«Desde nuestras delegaciones, -explican- queremos subrayar que la tarea del cuidado es una expresión concreta del Amor de Dios: un amor que se hace gesto, presencia y compromiso con los más frágiles. Cuidar es estar al servicio y para las personas en situación de vulnerabilidad, prolongando así la ternura de Dios en el mundo».
Las personas cuidadoras, con su entrega cotidiana, permiten apoyar a las personas mayores y dependientes en sus actividades diarias, contribuyendo significativamente a la mejora de su calidad de vida y al fortalecimiento de los lazos comunitarios y familiares.
Cuidar:
Aunque en ocasiones el cuidado se percibe socialmente desde una perspectiva negativa, asociada al sacrificio o al desgaste, es importante reconocer que para muchas personas cuidadoras esta tarea resulta profundamente gratificante. Cuidar también es una forma de crecer en humanidad y de experimentar la alegría que nace del amor que se entrega sin medida, igual que hacia Jesús de Nazaret.
Desde la Diócesis de Bilbao deseamos agradecer profundamente a éstas personas su generosidad, su capacidad de entrega y el amor con que se dedican a los demás. Son ejemplo de servicio, compasión y solidaridad, valores que reflejan el rostro del Amor de Dios y que enriquecen a toda la sociedad.
«En este día, expresamos nuestro más sincero reconocimiento a todas las personas cuidadoras, cuyo compromiso y dedicación son un verdadero testimonio de fe, humanidad y esperanza».
Testimonios:
A varias personas cuidadoras se les ha lanzado la siguientes preguntas: ¿Qué te ha aportado a ti, en tu crecimiento personal, en tu vivencia de fe? ¿Qué dirías que ha sido lo más gratificante y lo más duro de esta experiencia?
Estas son sus respuestas:
No voy a transmitir una visión “idílica” del cuidado. Cuidar de una persona dependiente, en un proceso neurodegenerativo (como es nuestro caso), no es fácil y ser cuidadora es duro.
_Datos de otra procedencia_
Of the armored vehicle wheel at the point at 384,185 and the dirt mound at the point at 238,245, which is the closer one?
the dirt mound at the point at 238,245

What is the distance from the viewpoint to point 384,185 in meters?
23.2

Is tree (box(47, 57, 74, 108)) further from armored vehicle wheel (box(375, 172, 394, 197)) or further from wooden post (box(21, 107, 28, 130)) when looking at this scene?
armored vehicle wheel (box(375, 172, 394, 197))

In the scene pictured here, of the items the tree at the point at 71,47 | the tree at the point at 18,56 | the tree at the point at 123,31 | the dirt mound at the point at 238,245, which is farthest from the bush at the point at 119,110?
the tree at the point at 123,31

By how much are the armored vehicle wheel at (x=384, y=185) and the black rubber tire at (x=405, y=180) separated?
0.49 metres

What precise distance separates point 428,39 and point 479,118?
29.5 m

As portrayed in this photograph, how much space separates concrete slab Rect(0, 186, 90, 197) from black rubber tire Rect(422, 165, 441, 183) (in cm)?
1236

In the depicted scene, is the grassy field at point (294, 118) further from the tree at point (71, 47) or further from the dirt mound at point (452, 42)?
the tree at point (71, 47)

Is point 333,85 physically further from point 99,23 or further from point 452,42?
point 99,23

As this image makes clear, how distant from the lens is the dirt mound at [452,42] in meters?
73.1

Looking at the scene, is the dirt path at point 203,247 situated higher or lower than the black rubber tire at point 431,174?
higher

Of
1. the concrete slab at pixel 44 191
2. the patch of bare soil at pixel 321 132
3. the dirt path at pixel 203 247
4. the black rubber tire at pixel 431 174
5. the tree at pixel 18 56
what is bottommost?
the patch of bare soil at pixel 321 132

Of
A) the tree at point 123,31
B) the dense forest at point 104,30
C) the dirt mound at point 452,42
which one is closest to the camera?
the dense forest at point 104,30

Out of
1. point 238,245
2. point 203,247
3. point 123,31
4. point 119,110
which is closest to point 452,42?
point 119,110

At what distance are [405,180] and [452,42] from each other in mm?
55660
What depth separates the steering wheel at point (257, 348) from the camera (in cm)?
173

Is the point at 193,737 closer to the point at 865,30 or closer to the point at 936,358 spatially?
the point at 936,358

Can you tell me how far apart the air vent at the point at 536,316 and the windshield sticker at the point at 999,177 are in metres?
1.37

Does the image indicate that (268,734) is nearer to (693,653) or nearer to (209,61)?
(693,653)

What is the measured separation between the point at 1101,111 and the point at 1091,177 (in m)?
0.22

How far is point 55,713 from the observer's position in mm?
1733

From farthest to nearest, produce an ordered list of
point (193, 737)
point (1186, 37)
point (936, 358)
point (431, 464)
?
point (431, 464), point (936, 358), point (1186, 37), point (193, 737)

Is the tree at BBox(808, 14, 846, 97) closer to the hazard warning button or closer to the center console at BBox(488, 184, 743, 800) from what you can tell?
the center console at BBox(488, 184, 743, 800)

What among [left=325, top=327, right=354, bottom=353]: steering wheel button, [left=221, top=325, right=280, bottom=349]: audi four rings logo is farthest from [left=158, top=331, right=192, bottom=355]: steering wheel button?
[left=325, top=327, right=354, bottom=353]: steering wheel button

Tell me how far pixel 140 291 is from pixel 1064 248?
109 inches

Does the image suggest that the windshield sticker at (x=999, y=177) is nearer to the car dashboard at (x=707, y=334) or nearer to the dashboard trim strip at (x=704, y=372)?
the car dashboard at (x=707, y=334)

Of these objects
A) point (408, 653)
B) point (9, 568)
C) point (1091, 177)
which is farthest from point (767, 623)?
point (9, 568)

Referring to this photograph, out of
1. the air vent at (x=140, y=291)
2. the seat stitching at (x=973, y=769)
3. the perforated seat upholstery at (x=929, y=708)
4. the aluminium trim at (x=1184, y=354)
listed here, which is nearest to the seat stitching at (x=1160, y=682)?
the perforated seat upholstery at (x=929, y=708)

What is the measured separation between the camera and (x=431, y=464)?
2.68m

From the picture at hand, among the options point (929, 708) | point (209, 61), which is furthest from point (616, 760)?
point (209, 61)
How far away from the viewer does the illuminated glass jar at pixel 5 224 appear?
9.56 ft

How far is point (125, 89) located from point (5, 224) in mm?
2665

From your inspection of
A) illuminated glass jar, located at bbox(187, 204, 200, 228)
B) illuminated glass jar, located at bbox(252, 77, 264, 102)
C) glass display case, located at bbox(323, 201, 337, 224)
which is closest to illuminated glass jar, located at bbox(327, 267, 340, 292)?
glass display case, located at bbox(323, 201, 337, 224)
Hay muchos momentos de impotencia, cuando no sabes cómo resolver lo que en ese momento se presenta, cuando no sabes cómo ayudar a la persona, ni siquiera, muchas veces, qué es exactamente lo que necesita; hay momentos de incertidumbre e inseguridad ante pasos que no sabes cómo dar y decisiones que no sabes cómo tomar. Hay muchos momentos de rabia y enfado, cuando la situación te supera y tu interior se rebela ante lo que te sientes sin fuerzas para afrontar… Hay, en definitiva, muchos momentos de tristeza, al contemplar y acompañar el deterioro de esa persona a la que quieres, y a la que sientes que estás perdiendo día a día.
Entonces, ¿por qué seguir cuidando y “no tirar la toalla”? Porque Dios sigue tirando de mí cada día. Todo este proceso (que dura ya 8 años, cuidando primero de aita y seguido de ama) me va enseñando, (nos va enseñando en familia), a ordenar la vida poniendo realmente en el centro a quien más necesita, a relativizar tiempos y prioridades, a tener paciencia y no imponer el ritmo, a experimentar que todo un día ha merecido la pena sólo por una mirada sonriente de 5 segundos o un “te quiero mucho” balbuceado, entre dientes, casi imperceptible.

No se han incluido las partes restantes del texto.